Sanki olayı unutmasını beklermiş gibi bir süre banyoda kalmıştım. Ardından çıkmıştım fakat kafam eğikti. Çünkü ona bakarsam tekrar utanacağımı biliyordum.

Banyodan çıktıktan sonra tüm odalara bakmıştım. Fakat Rosé yoktu. Bu sebeple bende bi rahatlamıştım ve koltuğa yayılarak oturmuştum.

Ls:Sakin Lisa. O burada değil ayrıca utanılacak bir şey yok

Sadece kendimi kandırdığımın farkındaydım. Bir süre gözlerimi tavana diktim ardından bi kapı açılma sesiyle bakışlarımı gelen kişiye yani Rosé'ye çevirdim.

Rs:Gidiyoruz, sadece telefonunu alsan yeter kıyafet işini zaten biliyorsun

Ls:Peki

Rosé'nin dediği gibi yatak odasına gidip sadece telefonumu aldım. Ardından o da yanıma gelip bana bir mont uzattı

Rs:Bunu giy, dışarısı epey soğuk

Gülümseyerek elinden montu aldım ve üstüme geçirdim

Rs:Hadi gidelim

Rosé yürümeye başladığında arkasından bende yürümeye başladım. Otelden çıkıp aşağı indiğimizde adımlarımızı hızlandırarak arabaya binmiştik.

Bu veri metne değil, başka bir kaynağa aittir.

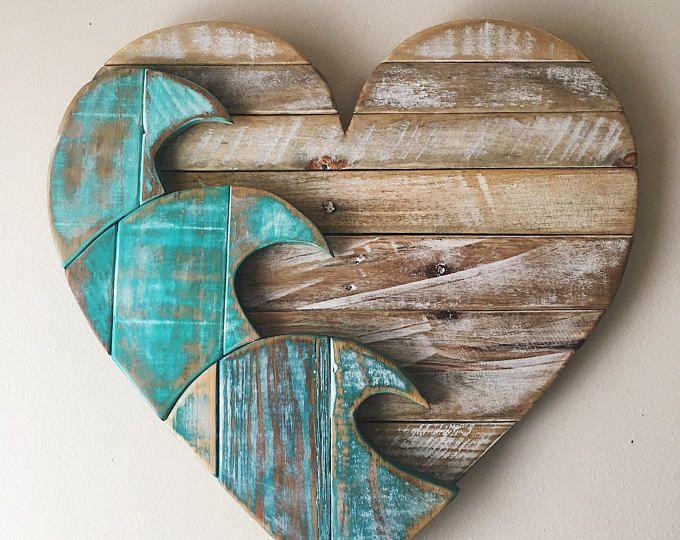 Large Blue Wave 28 Heart Reclaimed Wood Pallet Rustic Etsy Wood Pallets Wood Wood Hearts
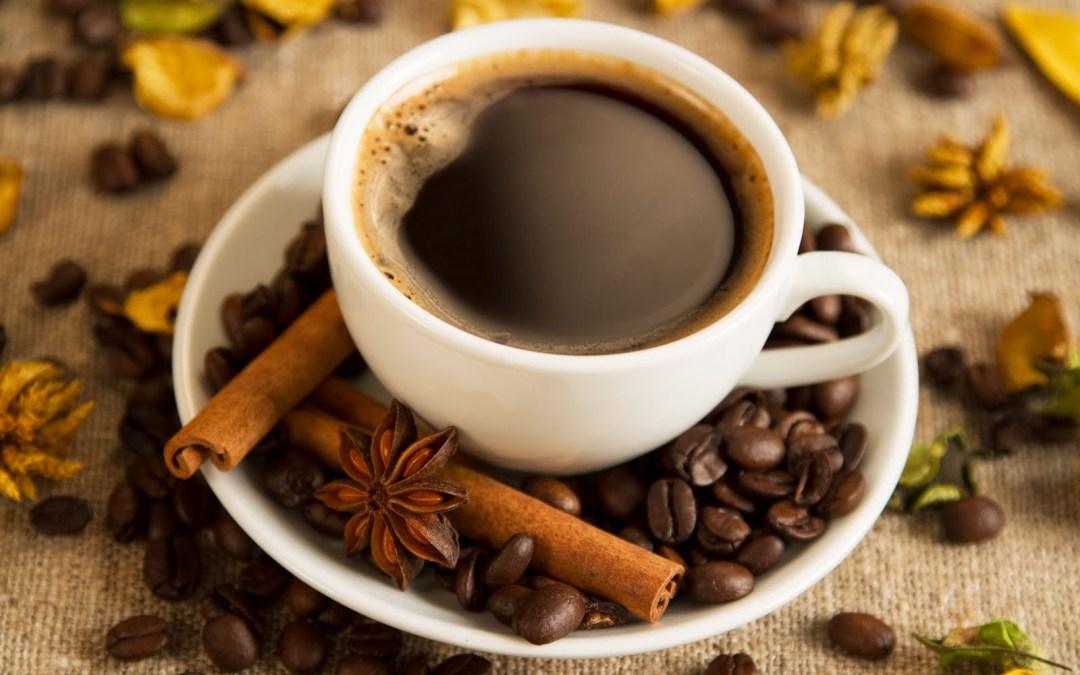 Como saber si mi café está caducado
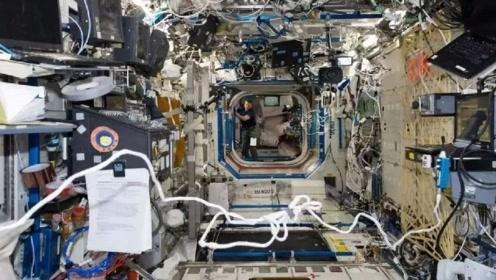 国际空间站的氧气,到底从何而来,到最后会不会耗尽呢?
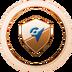 GymLeader Bronze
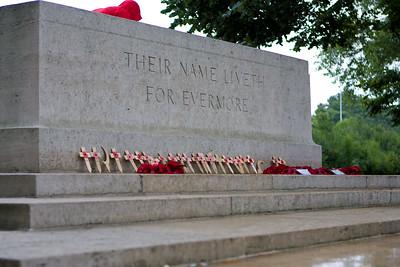 'Their Name Liveth For Evermore'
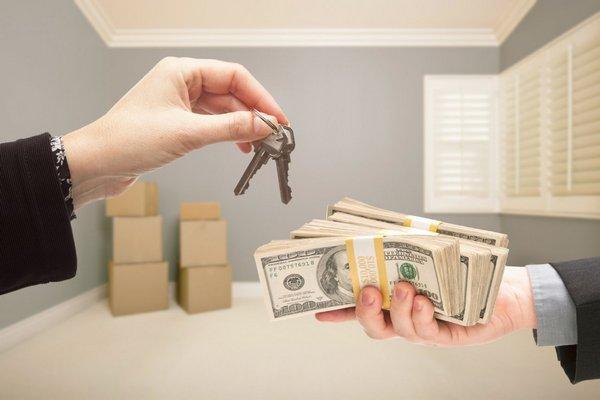 На какие моменты нужно обращать внимание при покупке квартиры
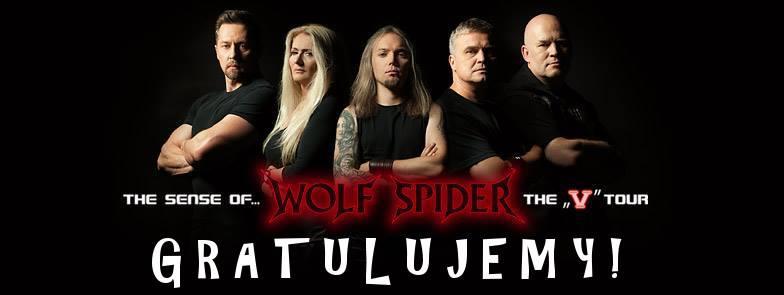 Rozwiązanie konkursu Wolf Spider!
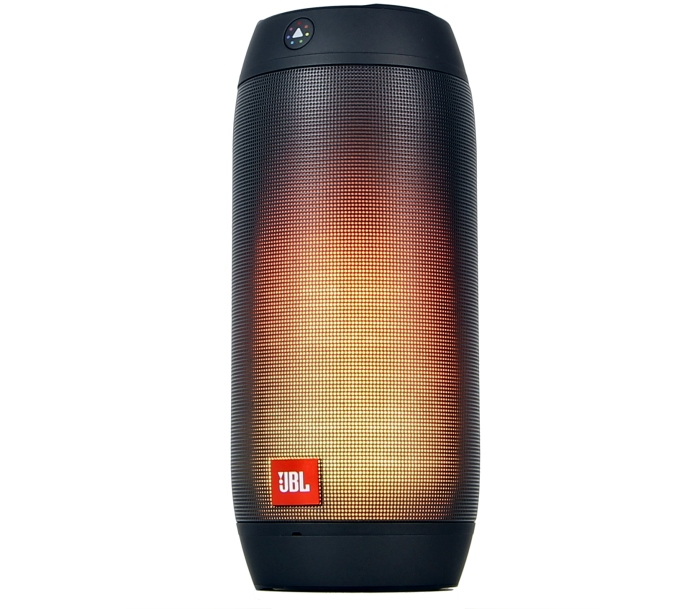 JBL Pulse2 Front Seitlich4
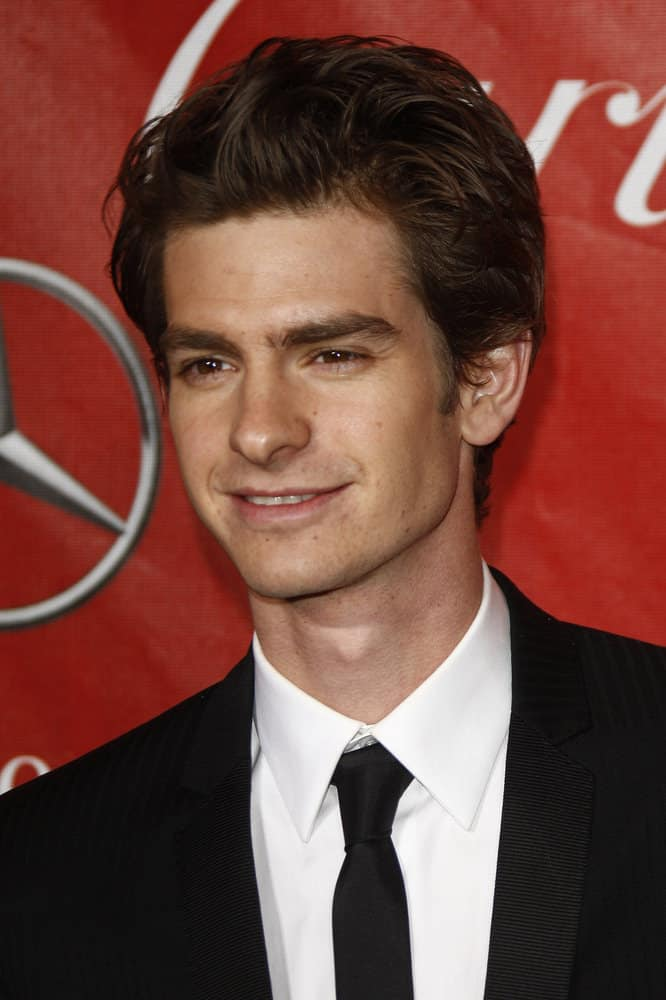 Andrew Garfield looked charming with short slick hair at the 2011 Palm Springs International Film Festival Awards Gala in Palm Springs, California on January 8, 2011.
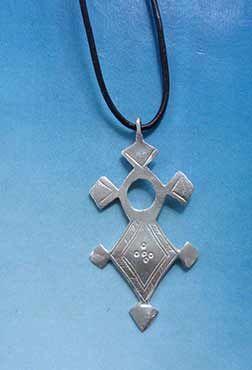 joya cruz tuareg agadez ifewan colgante de plata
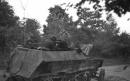 Sd.Kfz. 250 nei pressi di Arnhem, Olanda 1944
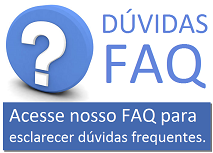 FAQ Mini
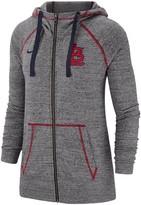 Nike Women's Gray St. Louis Cardinals Gym Vintage Team Full-Zip Hoodie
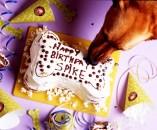 Αρτοποιείο για σκύλους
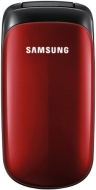 Samsung E 1150 ruby red sim-free unbranded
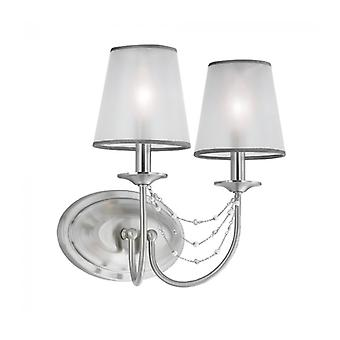 Aveline Wall Lamp, Brushed Steel, 2 Bulbs, With Lampshade
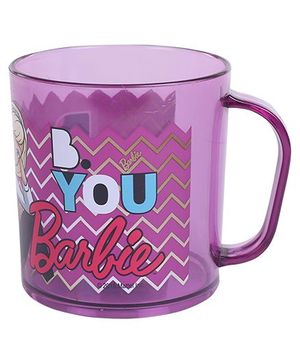 Barbie Clear Mug Purple - 350 ml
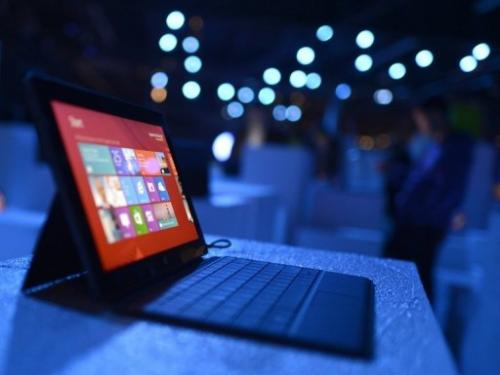 The new Microsoft Surface tablet on display in New York in October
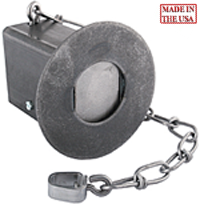 Coon Cuffs Dog Proof Raccoon Trap = DISCONTINUED
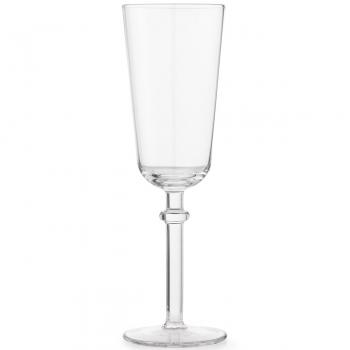 Designové sklenice na šampaňské Banquet Champagne Glass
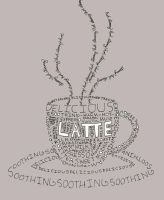 Latte (Coffee Cup) by ALynnCreations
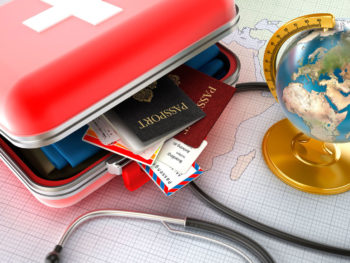 Tips On How To Go Abroad For Treatment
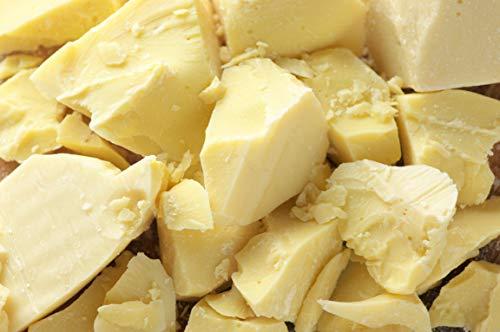 Raw Cocoa Butter Pure 100% Fresh (1 LB)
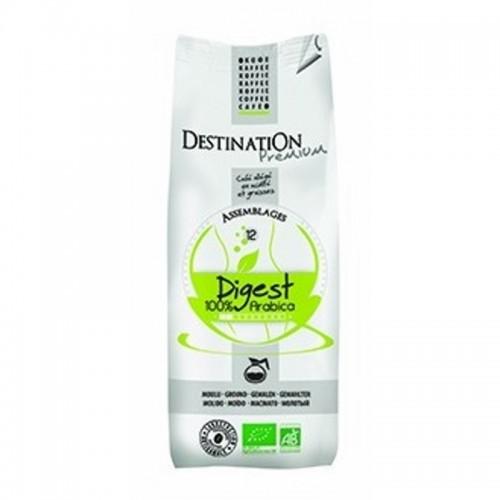 cafe suave digestivo molido destination 250 gr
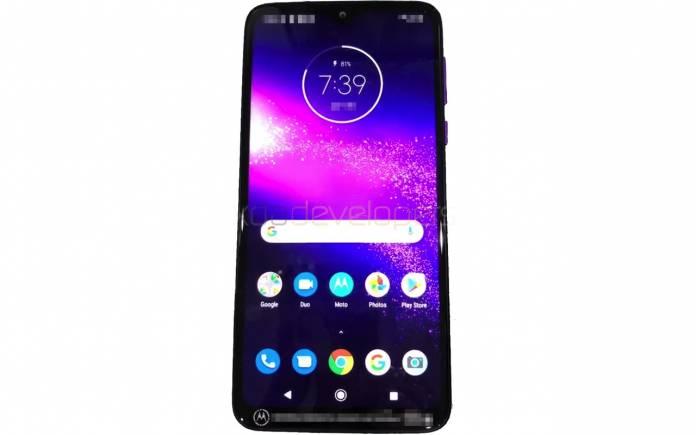 Motorola One Macro India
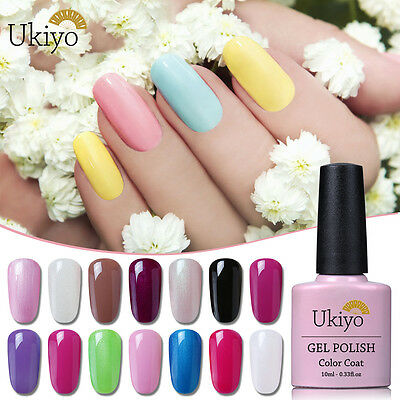 Ukiyo Soak Off Gel Nail Polish Top Base Coat Nail Art Manicure Kit 10ml UV LED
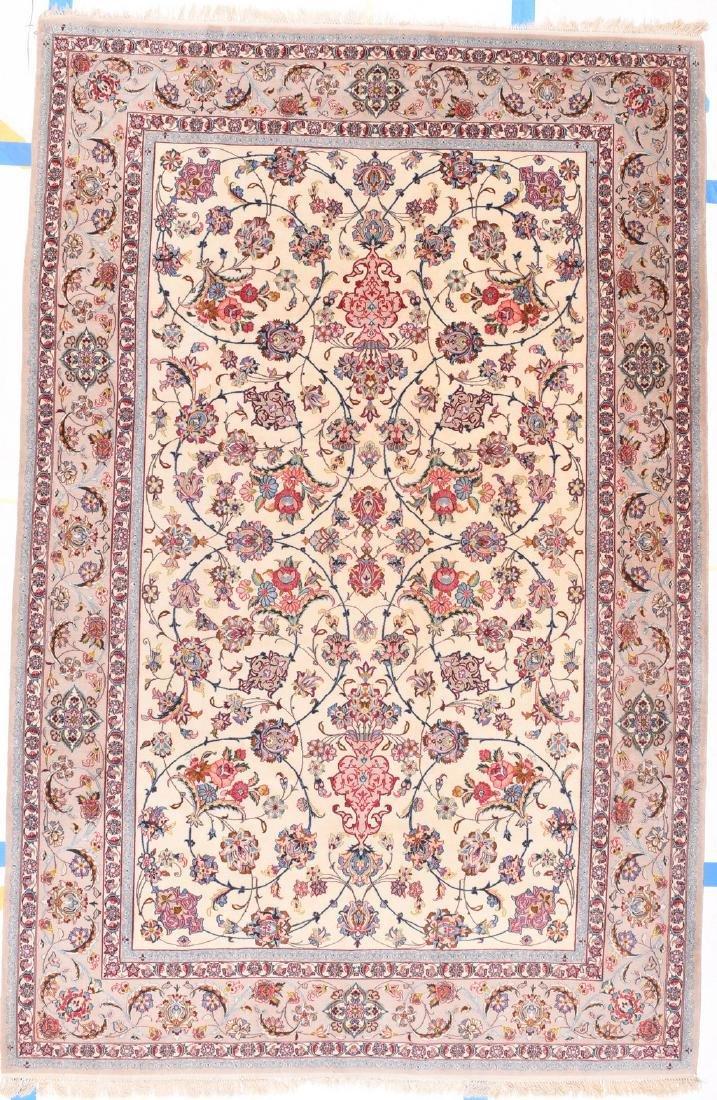 Fine Persian Esphehan Silk Foundation Rug 9.4x6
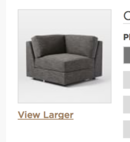 Online Designer Living Room build your own urban sofa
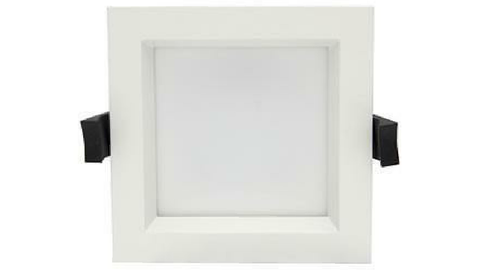 LED 13W SAMSUNG CHIP IC RATED SQUARE DOWNLIGHT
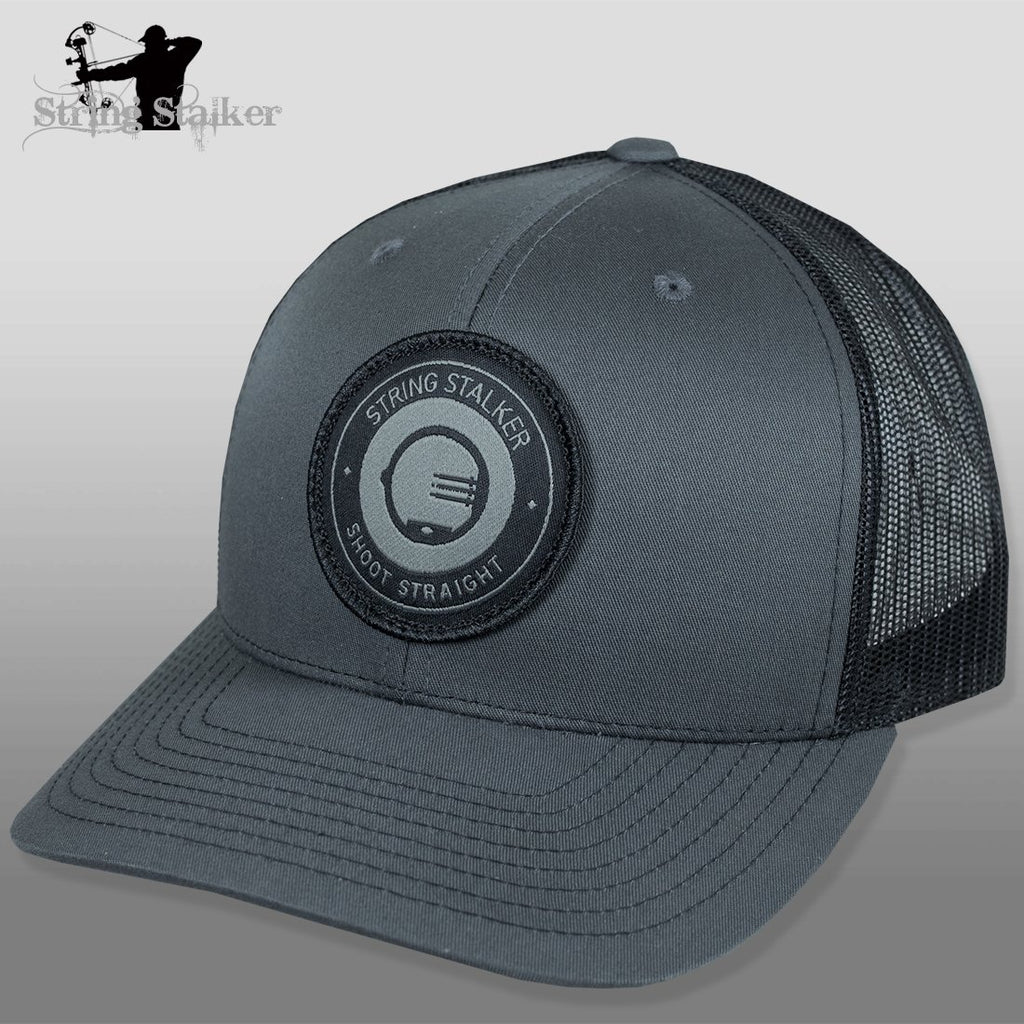 String Stalker Mesh Bowhunting Hat - Woven Patch Trucker - Charcoal/Black - String Stalker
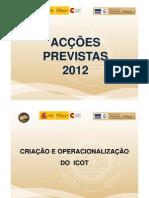 Ac_es_previstas_UCCP_2012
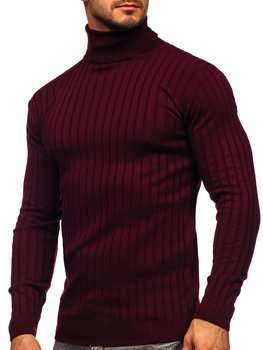 Білий светр гольф чоловіча водолазка Bolf 520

Havaalanına vardığımızda Rosé arabadan inmeden konuştu.

Rs:Al başına belayı. Fanlar başımıza toplanacak

Ls:Ben ne olacağım?

Rs:Hiçbir şey olmayacak. Sadece yanımda yürü

Ls:Peki

Rosé arabadan inmeden önce beklenmedik bir anda elimi tuttu. Bunu gerçekten beklemiyordum. Ben Rosé'ye şaşkınlıkla bakarken beni aldırmıyordu bile.

Arabadan indiğimizde birçok yerden flaş patlamaya başlamıştı. Bu yüzden kafamı kaldıramıyordum. Fanların çığlıkları, bağırışmaları, ve küfürleri. Hepsi kulağımı dolduruyordu ve sanırım küfürlerin sebebi bendim.

Fakat Rosé bunlara aldırmadan insanların arasından hızlıca geçmişti. Korumalar ise fanları engelliyordu zaten. En sonunda fanlardan kurtulmuştuk. Fakat benim pasaportum yoktu ya o ne olacaktı?

Ls:Şey.. benim pasaportum yok

Rs:Artık var

Ben yine Rosé'ye şaşkınlıkla bakarken Rosé yine umursamadı ve görevliye pasaportları verdi.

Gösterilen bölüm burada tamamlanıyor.